> TASK PROMPT: Below are entries; copy exactly, and only, the lines from the one containing "Pine Rollback Swingbed" through their final line, leaving out pictures.

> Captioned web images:
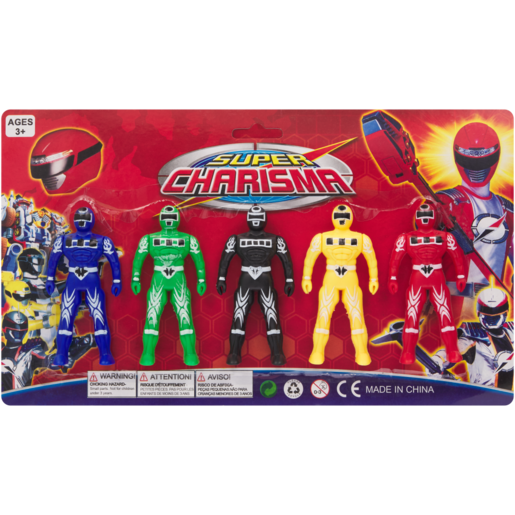 Super Charisma Hero Ranger Toy 5 Piece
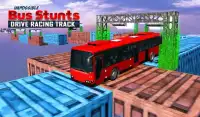 Impossible Bus Stunts Tracks Drive Simulator Screen Shot 3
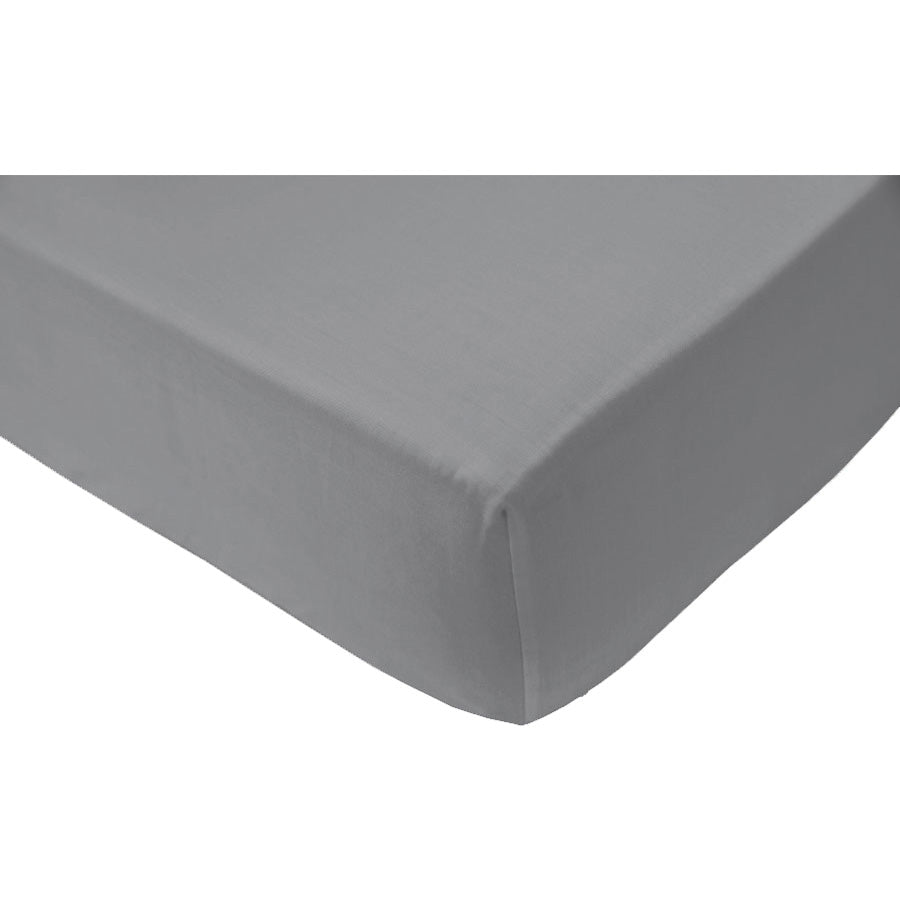 Twisted jersey fitted sheets with elastane, organic cotton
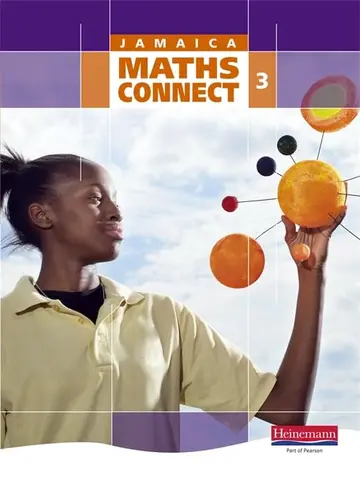 Cover of Maths Connect for Jamaica Grade 3 Pupil Book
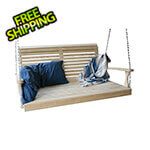 Creekvine Designs 64" Treated Pine Rollback Swingbed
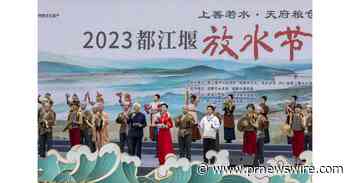 Water-Releasing Festival kicks off in Dujiangyan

> RESPONSE FOR THIS EXERCISE:
 Creekvine Designs 64" Treated Pine Rollback Swingbed
 Water-Releasing Festival kicks off in Dujiangyan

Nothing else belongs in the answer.